Ишь, ты! Чем дальше, тем интереснее! Эту шутку я не слышал уже лет пять. С тех самых пор, как был переведён с западной границы в столичный полк. Более того! Эту шутку практиковали только в одном месте. Именно в том пограничном полку, где я в своё время оттарабанил целых шесть лет.

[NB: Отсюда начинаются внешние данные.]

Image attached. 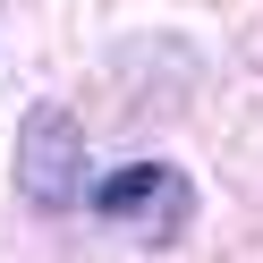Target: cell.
I'll use <instances>...</instances> for the list:
<instances>
[{"label":"cell","instance_id":"6da1fadb","mask_svg":"<svg viewBox=\"0 0 263 263\" xmlns=\"http://www.w3.org/2000/svg\"><path fill=\"white\" fill-rule=\"evenodd\" d=\"M85 204L102 212L127 246H178L187 221H195V187H187V170H170V161H127V170L93 178Z\"/></svg>","mask_w":263,"mask_h":263},{"label":"cell","instance_id":"7a4b0ae2","mask_svg":"<svg viewBox=\"0 0 263 263\" xmlns=\"http://www.w3.org/2000/svg\"><path fill=\"white\" fill-rule=\"evenodd\" d=\"M17 195H26L34 212H77V204L93 195L85 127H77L60 102L26 110V127H17Z\"/></svg>","mask_w":263,"mask_h":263}]
</instances>
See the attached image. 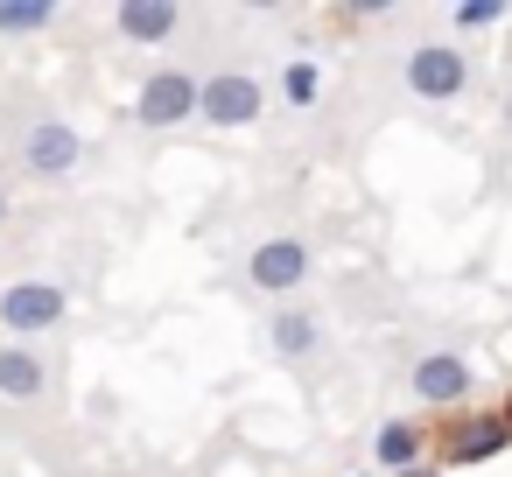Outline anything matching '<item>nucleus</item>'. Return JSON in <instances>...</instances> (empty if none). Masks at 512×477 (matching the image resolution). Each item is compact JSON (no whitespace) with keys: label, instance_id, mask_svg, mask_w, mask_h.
<instances>
[{"label":"nucleus","instance_id":"nucleus-1","mask_svg":"<svg viewBox=\"0 0 512 477\" xmlns=\"http://www.w3.org/2000/svg\"><path fill=\"white\" fill-rule=\"evenodd\" d=\"M463 85H470V64H463L456 43H421V50L407 57V92H414V99L442 106V99H463Z\"/></svg>","mask_w":512,"mask_h":477},{"label":"nucleus","instance_id":"nucleus-2","mask_svg":"<svg viewBox=\"0 0 512 477\" xmlns=\"http://www.w3.org/2000/svg\"><path fill=\"white\" fill-rule=\"evenodd\" d=\"M260 106H267V92L246 71H225V78H204L197 85V120H211V127H253Z\"/></svg>","mask_w":512,"mask_h":477},{"label":"nucleus","instance_id":"nucleus-3","mask_svg":"<svg viewBox=\"0 0 512 477\" xmlns=\"http://www.w3.org/2000/svg\"><path fill=\"white\" fill-rule=\"evenodd\" d=\"M134 120L155 127V134L197 120V78H190V71H155V78L134 92Z\"/></svg>","mask_w":512,"mask_h":477},{"label":"nucleus","instance_id":"nucleus-4","mask_svg":"<svg viewBox=\"0 0 512 477\" xmlns=\"http://www.w3.org/2000/svg\"><path fill=\"white\" fill-rule=\"evenodd\" d=\"M246 281H253L260 295H295V288L309 281V246H302V239H260L253 260H246Z\"/></svg>","mask_w":512,"mask_h":477},{"label":"nucleus","instance_id":"nucleus-5","mask_svg":"<svg viewBox=\"0 0 512 477\" xmlns=\"http://www.w3.org/2000/svg\"><path fill=\"white\" fill-rule=\"evenodd\" d=\"M64 309H71V295L57 288V281H15L8 295H0V323L8 330H57L64 323Z\"/></svg>","mask_w":512,"mask_h":477},{"label":"nucleus","instance_id":"nucleus-6","mask_svg":"<svg viewBox=\"0 0 512 477\" xmlns=\"http://www.w3.org/2000/svg\"><path fill=\"white\" fill-rule=\"evenodd\" d=\"M407 386H414V400H428V407H456V400H470V358H463V351H428V358L407 372Z\"/></svg>","mask_w":512,"mask_h":477},{"label":"nucleus","instance_id":"nucleus-7","mask_svg":"<svg viewBox=\"0 0 512 477\" xmlns=\"http://www.w3.org/2000/svg\"><path fill=\"white\" fill-rule=\"evenodd\" d=\"M505 442H512V428H505L498 414H463V421H449V435H442V463H449V470H463V463L498 456Z\"/></svg>","mask_w":512,"mask_h":477},{"label":"nucleus","instance_id":"nucleus-8","mask_svg":"<svg viewBox=\"0 0 512 477\" xmlns=\"http://www.w3.org/2000/svg\"><path fill=\"white\" fill-rule=\"evenodd\" d=\"M78 155H85V141H78L71 120H43V127H29V141H22V162H29L36 176H71Z\"/></svg>","mask_w":512,"mask_h":477},{"label":"nucleus","instance_id":"nucleus-9","mask_svg":"<svg viewBox=\"0 0 512 477\" xmlns=\"http://www.w3.org/2000/svg\"><path fill=\"white\" fill-rule=\"evenodd\" d=\"M176 22H183L176 0H120V15H113V29H120L134 50H162V43L176 36Z\"/></svg>","mask_w":512,"mask_h":477},{"label":"nucleus","instance_id":"nucleus-10","mask_svg":"<svg viewBox=\"0 0 512 477\" xmlns=\"http://www.w3.org/2000/svg\"><path fill=\"white\" fill-rule=\"evenodd\" d=\"M274 351L281 358H316V344H323V323L309 316V309H274Z\"/></svg>","mask_w":512,"mask_h":477},{"label":"nucleus","instance_id":"nucleus-11","mask_svg":"<svg viewBox=\"0 0 512 477\" xmlns=\"http://www.w3.org/2000/svg\"><path fill=\"white\" fill-rule=\"evenodd\" d=\"M421 442H428V435H421L414 421H386V428L372 435V463H379V470H414V463H421Z\"/></svg>","mask_w":512,"mask_h":477},{"label":"nucleus","instance_id":"nucleus-12","mask_svg":"<svg viewBox=\"0 0 512 477\" xmlns=\"http://www.w3.org/2000/svg\"><path fill=\"white\" fill-rule=\"evenodd\" d=\"M43 358L36 351H22V344H8V351H0V400H36L43 393Z\"/></svg>","mask_w":512,"mask_h":477},{"label":"nucleus","instance_id":"nucleus-13","mask_svg":"<svg viewBox=\"0 0 512 477\" xmlns=\"http://www.w3.org/2000/svg\"><path fill=\"white\" fill-rule=\"evenodd\" d=\"M50 22H57V8H43V0H0V36H36Z\"/></svg>","mask_w":512,"mask_h":477},{"label":"nucleus","instance_id":"nucleus-14","mask_svg":"<svg viewBox=\"0 0 512 477\" xmlns=\"http://www.w3.org/2000/svg\"><path fill=\"white\" fill-rule=\"evenodd\" d=\"M281 92H288L295 106H309V99H316V71H309V64H288V78H281Z\"/></svg>","mask_w":512,"mask_h":477},{"label":"nucleus","instance_id":"nucleus-15","mask_svg":"<svg viewBox=\"0 0 512 477\" xmlns=\"http://www.w3.org/2000/svg\"><path fill=\"white\" fill-rule=\"evenodd\" d=\"M505 8H498V0H470V8H456V29H491Z\"/></svg>","mask_w":512,"mask_h":477},{"label":"nucleus","instance_id":"nucleus-16","mask_svg":"<svg viewBox=\"0 0 512 477\" xmlns=\"http://www.w3.org/2000/svg\"><path fill=\"white\" fill-rule=\"evenodd\" d=\"M393 477H442V463H414V470H393Z\"/></svg>","mask_w":512,"mask_h":477},{"label":"nucleus","instance_id":"nucleus-17","mask_svg":"<svg viewBox=\"0 0 512 477\" xmlns=\"http://www.w3.org/2000/svg\"><path fill=\"white\" fill-rule=\"evenodd\" d=\"M498 421H505V428H512V393H505V414H498Z\"/></svg>","mask_w":512,"mask_h":477},{"label":"nucleus","instance_id":"nucleus-18","mask_svg":"<svg viewBox=\"0 0 512 477\" xmlns=\"http://www.w3.org/2000/svg\"><path fill=\"white\" fill-rule=\"evenodd\" d=\"M0 225H8V190H0Z\"/></svg>","mask_w":512,"mask_h":477},{"label":"nucleus","instance_id":"nucleus-19","mask_svg":"<svg viewBox=\"0 0 512 477\" xmlns=\"http://www.w3.org/2000/svg\"><path fill=\"white\" fill-rule=\"evenodd\" d=\"M505 127H512V99H505Z\"/></svg>","mask_w":512,"mask_h":477}]
</instances>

Я вгляделся в лицо сидящего напротив шутника. На вид – лет тридцать, может, чуток поболее. Жилист, смотрит с прищуром, пальцы сильные. Такими можно гвозди меж собой скручивать. Загорелый. Значит, с запада (если он там был) уже давно. В лесах так не загоришь. Лицо не знакомое, по крайней мере, не припоминаю… Зато я отлично помню, какая именно реакция ожидается на эту шутку от «канарейки». Ну, что ж, не будем его разочаровывать. Видать, скука его тут, в захолустном гарнизоне заела. На развлечения потянуло. Ладно, развлечём…

– Ты, парень, похоже, слишком пьян, коли позволяешь себе столь дерзко разговаривать с сержантом королевской гвардии. Поди‑ка, проспись. Да не забудь завтра явиться к своему капитану и доложить о своей непомерной дерзости. Пусть он сам решит, каким образом тебя примерно наказать.

Вот приблизительно так и отвечали нам «канарейки», выросшие при столичных дворцах и лишь изредка бывавшие на границе в качестве почётного сопровождения старших офицеров армии.

Похоже, другого ответа мой собеседник и не ожидал. Довольно усмехнувшись, он ещё раз огляделся по сторонам и, повернувшись ко мне, произнёс:

– А не пощипать ли нам пёрышки у этой залётной пташки? Заодно и поглядим, станут ли его рейтузы из белых – коричневыми.